Disabling the Elasticsearch integration is as easy as unchecking Search with Elasticsearch enabled and Elasticsearch indexing in Admin > Settings.

Special recommendations

Here are some tips to use Elasticsearch with GitSwarm more efficiently.

Indexing large repositories

Indexing large Git repositories can take a while. To speed up the process, you can temporarily disable auto-refreshing.
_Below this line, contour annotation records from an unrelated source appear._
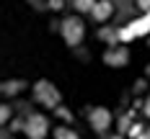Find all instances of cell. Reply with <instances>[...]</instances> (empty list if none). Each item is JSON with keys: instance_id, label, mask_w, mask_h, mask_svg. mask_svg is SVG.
<instances>
[{"instance_id": "obj_1", "label": "cell", "mask_w": 150, "mask_h": 139, "mask_svg": "<svg viewBox=\"0 0 150 139\" xmlns=\"http://www.w3.org/2000/svg\"><path fill=\"white\" fill-rule=\"evenodd\" d=\"M65 39H67L70 44H75V41L80 39V26H78V21H67V23H65Z\"/></svg>"}, {"instance_id": "obj_5", "label": "cell", "mask_w": 150, "mask_h": 139, "mask_svg": "<svg viewBox=\"0 0 150 139\" xmlns=\"http://www.w3.org/2000/svg\"><path fill=\"white\" fill-rule=\"evenodd\" d=\"M148 113H150V101H148Z\"/></svg>"}, {"instance_id": "obj_4", "label": "cell", "mask_w": 150, "mask_h": 139, "mask_svg": "<svg viewBox=\"0 0 150 139\" xmlns=\"http://www.w3.org/2000/svg\"><path fill=\"white\" fill-rule=\"evenodd\" d=\"M140 3H142V5H145V8H150V0H140Z\"/></svg>"}, {"instance_id": "obj_3", "label": "cell", "mask_w": 150, "mask_h": 139, "mask_svg": "<svg viewBox=\"0 0 150 139\" xmlns=\"http://www.w3.org/2000/svg\"><path fill=\"white\" fill-rule=\"evenodd\" d=\"M106 10H109V5H101V8H98V13H96V15H98V18H104V15H106Z\"/></svg>"}, {"instance_id": "obj_2", "label": "cell", "mask_w": 150, "mask_h": 139, "mask_svg": "<svg viewBox=\"0 0 150 139\" xmlns=\"http://www.w3.org/2000/svg\"><path fill=\"white\" fill-rule=\"evenodd\" d=\"M93 121H96V126H98V129H104V124H106V113H104V111H96V119H93Z\"/></svg>"}]
</instances>
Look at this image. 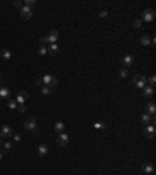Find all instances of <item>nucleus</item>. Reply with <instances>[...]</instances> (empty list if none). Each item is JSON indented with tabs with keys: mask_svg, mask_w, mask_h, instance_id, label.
I'll return each instance as SVG.
<instances>
[{
	"mask_svg": "<svg viewBox=\"0 0 156 175\" xmlns=\"http://www.w3.org/2000/svg\"><path fill=\"white\" fill-rule=\"evenodd\" d=\"M19 13H21L22 19H27V21H28V19H31V16H33V8L22 5V7L19 8Z\"/></svg>",
	"mask_w": 156,
	"mask_h": 175,
	"instance_id": "nucleus-4",
	"label": "nucleus"
},
{
	"mask_svg": "<svg viewBox=\"0 0 156 175\" xmlns=\"http://www.w3.org/2000/svg\"><path fill=\"white\" fill-rule=\"evenodd\" d=\"M106 16H108V11H106V10H103V11L100 13V17H106Z\"/></svg>",
	"mask_w": 156,
	"mask_h": 175,
	"instance_id": "nucleus-35",
	"label": "nucleus"
},
{
	"mask_svg": "<svg viewBox=\"0 0 156 175\" xmlns=\"http://www.w3.org/2000/svg\"><path fill=\"white\" fill-rule=\"evenodd\" d=\"M154 19V11L151 10V8H147L144 13H142V22H151Z\"/></svg>",
	"mask_w": 156,
	"mask_h": 175,
	"instance_id": "nucleus-5",
	"label": "nucleus"
},
{
	"mask_svg": "<svg viewBox=\"0 0 156 175\" xmlns=\"http://www.w3.org/2000/svg\"><path fill=\"white\" fill-rule=\"evenodd\" d=\"M35 83H36V86H41V88L44 86V83H42V78H38V80H36Z\"/></svg>",
	"mask_w": 156,
	"mask_h": 175,
	"instance_id": "nucleus-33",
	"label": "nucleus"
},
{
	"mask_svg": "<svg viewBox=\"0 0 156 175\" xmlns=\"http://www.w3.org/2000/svg\"><path fill=\"white\" fill-rule=\"evenodd\" d=\"M27 99H28V92H27V91H19L14 100L17 102V105H24Z\"/></svg>",
	"mask_w": 156,
	"mask_h": 175,
	"instance_id": "nucleus-10",
	"label": "nucleus"
},
{
	"mask_svg": "<svg viewBox=\"0 0 156 175\" xmlns=\"http://www.w3.org/2000/svg\"><path fill=\"white\" fill-rule=\"evenodd\" d=\"M94 128H95V130H103V128H105V124H103V122H95V124H94Z\"/></svg>",
	"mask_w": 156,
	"mask_h": 175,
	"instance_id": "nucleus-28",
	"label": "nucleus"
},
{
	"mask_svg": "<svg viewBox=\"0 0 156 175\" xmlns=\"http://www.w3.org/2000/svg\"><path fill=\"white\" fill-rule=\"evenodd\" d=\"M144 133H145V136H147L148 139H153V138H154V133H156V130H154V125H145V130H144Z\"/></svg>",
	"mask_w": 156,
	"mask_h": 175,
	"instance_id": "nucleus-11",
	"label": "nucleus"
},
{
	"mask_svg": "<svg viewBox=\"0 0 156 175\" xmlns=\"http://www.w3.org/2000/svg\"><path fill=\"white\" fill-rule=\"evenodd\" d=\"M11 138H13V142H19V141L22 139V136H21V134H17V133H13V136H11Z\"/></svg>",
	"mask_w": 156,
	"mask_h": 175,
	"instance_id": "nucleus-30",
	"label": "nucleus"
},
{
	"mask_svg": "<svg viewBox=\"0 0 156 175\" xmlns=\"http://www.w3.org/2000/svg\"><path fill=\"white\" fill-rule=\"evenodd\" d=\"M154 83H156V77H154V75H151V77L148 78V86L154 88Z\"/></svg>",
	"mask_w": 156,
	"mask_h": 175,
	"instance_id": "nucleus-27",
	"label": "nucleus"
},
{
	"mask_svg": "<svg viewBox=\"0 0 156 175\" xmlns=\"http://www.w3.org/2000/svg\"><path fill=\"white\" fill-rule=\"evenodd\" d=\"M140 44H142V46H145V47H148V46L151 44V38H150V36H147V35L140 36Z\"/></svg>",
	"mask_w": 156,
	"mask_h": 175,
	"instance_id": "nucleus-19",
	"label": "nucleus"
},
{
	"mask_svg": "<svg viewBox=\"0 0 156 175\" xmlns=\"http://www.w3.org/2000/svg\"><path fill=\"white\" fill-rule=\"evenodd\" d=\"M3 145V142H2V138H0V147H2Z\"/></svg>",
	"mask_w": 156,
	"mask_h": 175,
	"instance_id": "nucleus-38",
	"label": "nucleus"
},
{
	"mask_svg": "<svg viewBox=\"0 0 156 175\" xmlns=\"http://www.w3.org/2000/svg\"><path fill=\"white\" fill-rule=\"evenodd\" d=\"M55 130H56L58 133H63V130H64V124H63V122H56V124H55Z\"/></svg>",
	"mask_w": 156,
	"mask_h": 175,
	"instance_id": "nucleus-24",
	"label": "nucleus"
},
{
	"mask_svg": "<svg viewBox=\"0 0 156 175\" xmlns=\"http://www.w3.org/2000/svg\"><path fill=\"white\" fill-rule=\"evenodd\" d=\"M5 77H2V74H0V86H5Z\"/></svg>",
	"mask_w": 156,
	"mask_h": 175,
	"instance_id": "nucleus-34",
	"label": "nucleus"
},
{
	"mask_svg": "<svg viewBox=\"0 0 156 175\" xmlns=\"http://www.w3.org/2000/svg\"><path fill=\"white\" fill-rule=\"evenodd\" d=\"M142 170H144L147 175H151V173L154 172V166H153L151 163H144V164H142Z\"/></svg>",
	"mask_w": 156,
	"mask_h": 175,
	"instance_id": "nucleus-13",
	"label": "nucleus"
},
{
	"mask_svg": "<svg viewBox=\"0 0 156 175\" xmlns=\"http://www.w3.org/2000/svg\"><path fill=\"white\" fill-rule=\"evenodd\" d=\"M133 85L134 88H139V89H144L147 86V78L144 75H139V74H133Z\"/></svg>",
	"mask_w": 156,
	"mask_h": 175,
	"instance_id": "nucleus-1",
	"label": "nucleus"
},
{
	"mask_svg": "<svg viewBox=\"0 0 156 175\" xmlns=\"http://www.w3.org/2000/svg\"><path fill=\"white\" fill-rule=\"evenodd\" d=\"M45 38H47V42H49V44H58V38H59V33H58L56 30H52V32H50V33H49V35H47Z\"/></svg>",
	"mask_w": 156,
	"mask_h": 175,
	"instance_id": "nucleus-8",
	"label": "nucleus"
},
{
	"mask_svg": "<svg viewBox=\"0 0 156 175\" xmlns=\"http://www.w3.org/2000/svg\"><path fill=\"white\" fill-rule=\"evenodd\" d=\"M133 63H134V56H133V55H125V56L122 58V64H123V66H126V67H128V66H131Z\"/></svg>",
	"mask_w": 156,
	"mask_h": 175,
	"instance_id": "nucleus-15",
	"label": "nucleus"
},
{
	"mask_svg": "<svg viewBox=\"0 0 156 175\" xmlns=\"http://www.w3.org/2000/svg\"><path fill=\"white\" fill-rule=\"evenodd\" d=\"M47 52H49L50 55H56V53L59 52V46H58V44H49V46H47Z\"/></svg>",
	"mask_w": 156,
	"mask_h": 175,
	"instance_id": "nucleus-16",
	"label": "nucleus"
},
{
	"mask_svg": "<svg viewBox=\"0 0 156 175\" xmlns=\"http://www.w3.org/2000/svg\"><path fill=\"white\" fill-rule=\"evenodd\" d=\"M25 7H30V8H33L35 5H36V2L35 0H25V3H24Z\"/></svg>",
	"mask_w": 156,
	"mask_h": 175,
	"instance_id": "nucleus-29",
	"label": "nucleus"
},
{
	"mask_svg": "<svg viewBox=\"0 0 156 175\" xmlns=\"http://www.w3.org/2000/svg\"><path fill=\"white\" fill-rule=\"evenodd\" d=\"M140 120H142V124L144 125H151V116L150 114H142V117H140Z\"/></svg>",
	"mask_w": 156,
	"mask_h": 175,
	"instance_id": "nucleus-20",
	"label": "nucleus"
},
{
	"mask_svg": "<svg viewBox=\"0 0 156 175\" xmlns=\"http://www.w3.org/2000/svg\"><path fill=\"white\" fill-rule=\"evenodd\" d=\"M7 106H8L10 109H17V102H16L14 99H10V100L7 102Z\"/></svg>",
	"mask_w": 156,
	"mask_h": 175,
	"instance_id": "nucleus-22",
	"label": "nucleus"
},
{
	"mask_svg": "<svg viewBox=\"0 0 156 175\" xmlns=\"http://www.w3.org/2000/svg\"><path fill=\"white\" fill-rule=\"evenodd\" d=\"M17 111H19V113H25V111H27L25 105H17Z\"/></svg>",
	"mask_w": 156,
	"mask_h": 175,
	"instance_id": "nucleus-32",
	"label": "nucleus"
},
{
	"mask_svg": "<svg viewBox=\"0 0 156 175\" xmlns=\"http://www.w3.org/2000/svg\"><path fill=\"white\" fill-rule=\"evenodd\" d=\"M153 92H154V89H153L151 86H145V88L142 89V95H144L147 100H150V99L153 97Z\"/></svg>",
	"mask_w": 156,
	"mask_h": 175,
	"instance_id": "nucleus-12",
	"label": "nucleus"
},
{
	"mask_svg": "<svg viewBox=\"0 0 156 175\" xmlns=\"http://www.w3.org/2000/svg\"><path fill=\"white\" fill-rule=\"evenodd\" d=\"M0 55H2V58H3L5 61L11 60V56H13V53H11L8 49H2V50H0Z\"/></svg>",
	"mask_w": 156,
	"mask_h": 175,
	"instance_id": "nucleus-18",
	"label": "nucleus"
},
{
	"mask_svg": "<svg viewBox=\"0 0 156 175\" xmlns=\"http://www.w3.org/2000/svg\"><path fill=\"white\" fill-rule=\"evenodd\" d=\"M133 27H134V28H140V27H142V21H140V19H134V21H133Z\"/></svg>",
	"mask_w": 156,
	"mask_h": 175,
	"instance_id": "nucleus-26",
	"label": "nucleus"
},
{
	"mask_svg": "<svg viewBox=\"0 0 156 175\" xmlns=\"http://www.w3.org/2000/svg\"><path fill=\"white\" fill-rule=\"evenodd\" d=\"M3 148H5V152H10L11 148H13V141H7L3 145H2Z\"/></svg>",
	"mask_w": 156,
	"mask_h": 175,
	"instance_id": "nucleus-25",
	"label": "nucleus"
},
{
	"mask_svg": "<svg viewBox=\"0 0 156 175\" xmlns=\"http://www.w3.org/2000/svg\"><path fill=\"white\" fill-rule=\"evenodd\" d=\"M56 144L61 145V147L67 145V144H69V134H67V133H58V136H56Z\"/></svg>",
	"mask_w": 156,
	"mask_h": 175,
	"instance_id": "nucleus-6",
	"label": "nucleus"
},
{
	"mask_svg": "<svg viewBox=\"0 0 156 175\" xmlns=\"http://www.w3.org/2000/svg\"><path fill=\"white\" fill-rule=\"evenodd\" d=\"M24 128L38 134V122H36V119H35V117H28V119L24 122Z\"/></svg>",
	"mask_w": 156,
	"mask_h": 175,
	"instance_id": "nucleus-2",
	"label": "nucleus"
},
{
	"mask_svg": "<svg viewBox=\"0 0 156 175\" xmlns=\"http://www.w3.org/2000/svg\"><path fill=\"white\" fill-rule=\"evenodd\" d=\"M3 156H5V150H0V159H3Z\"/></svg>",
	"mask_w": 156,
	"mask_h": 175,
	"instance_id": "nucleus-36",
	"label": "nucleus"
},
{
	"mask_svg": "<svg viewBox=\"0 0 156 175\" xmlns=\"http://www.w3.org/2000/svg\"><path fill=\"white\" fill-rule=\"evenodd\" d=\"M42 83H44V86L56 88V86H58V78H56V77H53V75H50V74H47V75H44V77H42Z\"/></svg>",
	"mask_w": 156,
	"mask_h": 175,
	"instance_id": "nucleus-3",
	"label": "nucleus"
},
{
	"mask_svg": "<svg viewBox=\"0 0 156 175\" xmlns=\"http://www.w3.org/2000/svg\"><path fill=\"white\" fill-rule=\"evenodd\" d=\"M145 111H147V114L154 116V113H156V105H154V102H148L147 106H145Z\"/></svg>",
	"mask_w": 156,
	"mask_h": 175,
	"instance_id": "nucleus-14",
	"label": "nucleus"
},
{
	"mask_svg": "<svg viewBox=\"0 0 156 175\" xmlns=\"http://www.w3.org/2000/svg\"><path fill=\"white\" fill-rule=\"evenodd\" d=\"M13 136V128L10 125H3L0 128V138H11Z\"/></svg>",
	"mask_w": 156,
	"mask_h": 175,
	"instance_id": "nucleus-9",
	"label": "nucleus"
},
{
	"mask_svg": "<svg viewBox=\"0 0 156 175\" xmlns=\"http://www.w3.org/2000/svg\"><path fill=\"white\" fill-rule=\"evenodd\" d=\"M14 7H17V8H21V7H22V3H21V2H14Z\"/></svg>",
	"mask_w": 156,
	"mask_h": 175,
	"instance_id": "nucleus-37",
	"label": "nucleus"
},
{
	"mask_svg": "<svg viewBox=\"0 0 156 175\" xmlns=\"http://www.w3.org/2000/svg\"><path fill=\"white\" fill-rule=\"evenodd\" d=\"M53 91H55V88H50V86H42L41 88V92L44 95H50V94H53Z\"/></svg>",
	"mask_w": 156,
	"mask_h": 175,
	"instance_id": "nucleus-21",
	"label": "nucleus"
},
{
	"mask_svg": "<svg viewBox=\"0 0 156 175\" xmlns=\"http://www.w3.org/2000/svg\"><path fill=\"white\" fill-rule=\"evenodd\" d=\"M38 53H39V55H42V56H44V55H47V53H49V52H47V46H39Z\"/></svg>",
	"mask_w": 156,
	"mask_h": 175,
	"instance_id": "nucleus-23",
	"label": "nucleus"
},
{
	"mask_svg": "<svg viewBox=\"0 0 156 175\" xmlns=\"http://www.w3.org/2000/svg\"><path fill=\"white\" fill-rule=\"evenodd\" d=\"M49 153V147H47V144H41L39 147H38V155L39 156H45Z\"/></svg>",
	"mask_w": 156,
	"mask_h": 175,
	"instance_id": "nucleus-17",
	"label": "nucleus"
},
{
	"mask_svg": "<svg viewBox=\"0 0 156 175\" xmlns=\"http://www.w3.org/2000/svg\"><path fill=\"white\" fill-rule=\"evenodd\" d=\"M0 99L2 100H10L11 99V89L8 86H0Z\"/></svg>",
	"mask_w": 156,
	"mask_h": 175,
	"instance_id": "nucleus-7",
	"label": "nucleus"
},
{
	"mask_svg": "<svg viewBox=\"0 0 156 175\" xmlns=\"http://www.w3.org/2000/svg\"><path fill=\"white\" fill-rule=\"evenodd\" d=\"M120 77H122V78H126V77H128V70H126V69H122V70H120Z\"/></svg>",
	"mask_w": 156,
	"mask_h": 175,
	"instance_id": "nucleus-31",
	"label": "nucleus"
}]
</instances>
In our experience you can expect a 20% time drop.

  1. Disable refreshing:

    curl --request PUT localhost:9200/_settings --data '{
        "index" : {
            "refresh_interval" : "-1"
        } }'
  2. (optional) You may want to disable replication and enable it after indexing:

    curl --request PUT localhost:9200/_settings --data '{
        "index" : {
            "number_of_replicas" : 0
        } }'
  3. Create the indexes

  4. (optional) If you disabled replication in step 2, enable it after the indexing is done and set it to its default value, which is 1:

    curl --request PUT localhost:9200/_settings --data '{
        "index" : {
            "number_of_replicas" : 1
        } }'
  5. Enable refreshing again (after indexing):

    curl --request PUT localhost:9200/_settings --data '{
        "index" : {
            "refresh_interval" : "1s"
        } }'
  6. A force merge should be called after enabling the refreshing above:

    curl --request POST 'http://localhost:9200/_forcemerge?max_num_segments=5'

To minimize downtime of the search feature we recommend the following:

  1. Configure Elasticsearch in Admin > Settings, but do not enable it, just set a host and port.

  2. Create empty indexes:

    # package installations
    sudo gitswarm-rake gitswarm:elastic:create_empty_index
    
    # Source installations
    bundle exec rake gitswarm:elastic:create_empty_index RAILS_ENV=production
  3. Index all repositories using the gitlab:elastic:index_repositories Rake task (see above). You'll probably want to do this in parallel.

  4. Enable Elasticsearch indexing.

  5. Run indexers for database, wikis, and repositories (with the UPDATE_INDEX=1 parameter). By running the repository indexer twice you will be sure that everything is indexed because some commits could be pushed while you performed the initial indexing. The repository indexer will skip repositories and commits that are already indexed, so it will be much shorter than the first run.